I have been thinking a lot lately about how words shape reality.
It is true of course in my writing. As I immerse myself in the third draft of my novel I am increasingly aware of being engaged in a complex choreography of choosing just the right words to draw the reader along with the story I want them to believe.
I can also see it in Arthur’s emerging language – the distinctions and categorisations he is now able to make with his expanding vocabulary. It’s hard to be sure, but it feels like his world is expanding as his words do. There are not just birds any more, but seagulls and pigeons, peacocks and penguins. He is starting to recognise and label emotions too. To articulate happiness, fear and love. And – through those emotions perhaps – he is beginning to make judgements.
As adults, our judgements are inherent in so much of the language we use everyday, from ‘pretty’ girls to ‘naughty’ boys, from well meaning labels that can inadvertently limit someone’s concept of what they might be capable of to jokey insults laden with prejudice that can exclude whole groups of people on a whim.
That really bothers me, that labelling. But that’s a post for another time.
I think what’s unnerving me most at the moment is how words can be used to twist an otherwise secure reality into something else. I have realised that the protagonist in my novel is the victim of narcissistic abuse. Her experience is rooted to an extent in my own, and that of some of my closest friends. If you haven’t (and I hope you haven’t) fallen under the spell of a narcissist, their modus operandus is to make themselves invaluable to a person and then gradually undermine them and chip away at their self-esteem until their victim has no idea what is right or true any more. Almost all of this they do with words.
It is incredible how mere words, used judiciously, can plant seeds of doubt that cause the things you thought you knew to be true to collapse before your eyes. I don’t know if you’ve been watching Broadchurch, but watching Joe Miller’s defence lawyer rewrite history – to the extent that even viewers who had seen what had actually happened began to doubt whether it had – was one of the most terrifying things I’ve ever seen on TV.
An old friend, one of the loveliest people I’ve ever known, is going through something akin to this currently. He is at risk of losing access to his children entirely unless he can convince the courts that his words are worth more than those of his estranged wife, that his truth is more valid than hers.
Most of us, I hope, will not be so calculated in the way we use words to manipulate reality. Not unless the reality we are weaving is accepted to be fictional by all concerned. But I wonder how conscious we are about the need to speak the truth – and if we’re not, to be honest about how what we say is clouded by opinion.
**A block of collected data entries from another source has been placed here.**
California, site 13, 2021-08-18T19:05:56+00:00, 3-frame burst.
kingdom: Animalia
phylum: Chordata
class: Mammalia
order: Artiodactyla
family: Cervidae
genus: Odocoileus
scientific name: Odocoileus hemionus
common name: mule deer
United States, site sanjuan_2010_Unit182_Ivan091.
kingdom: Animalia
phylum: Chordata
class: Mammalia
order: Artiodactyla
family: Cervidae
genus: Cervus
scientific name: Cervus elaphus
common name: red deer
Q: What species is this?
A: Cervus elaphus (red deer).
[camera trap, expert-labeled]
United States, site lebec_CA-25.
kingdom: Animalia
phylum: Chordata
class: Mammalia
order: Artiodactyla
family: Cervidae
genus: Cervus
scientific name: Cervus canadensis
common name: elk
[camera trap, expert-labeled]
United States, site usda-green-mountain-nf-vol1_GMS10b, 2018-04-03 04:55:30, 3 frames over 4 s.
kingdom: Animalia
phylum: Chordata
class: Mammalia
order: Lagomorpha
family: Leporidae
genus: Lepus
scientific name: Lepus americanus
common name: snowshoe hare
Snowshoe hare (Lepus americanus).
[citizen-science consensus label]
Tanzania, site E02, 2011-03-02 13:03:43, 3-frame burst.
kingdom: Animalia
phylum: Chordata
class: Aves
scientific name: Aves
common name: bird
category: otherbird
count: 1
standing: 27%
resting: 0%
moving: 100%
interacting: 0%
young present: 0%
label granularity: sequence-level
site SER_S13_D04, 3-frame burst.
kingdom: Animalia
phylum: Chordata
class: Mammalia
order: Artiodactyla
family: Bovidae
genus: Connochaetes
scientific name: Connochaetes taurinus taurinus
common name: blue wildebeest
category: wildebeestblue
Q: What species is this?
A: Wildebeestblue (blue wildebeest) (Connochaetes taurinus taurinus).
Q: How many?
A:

It is easy to forget sometimes, whilst simply recounting an event or expressing a point of view, that every single word we choose – consciously or otherwise – will alter the message we are communicating.
As a writer the limitless possibilities are undeniably exciting. But as a human being – and especially as a parent – I find it just a teensy bit scary. The potential for getting it wrong is sometimes almost enough to make me not want to say anything at all.
But we most definitely need to choose our words carefully, in what we write and what we say. Who knows whose perception of reality might be depending on it?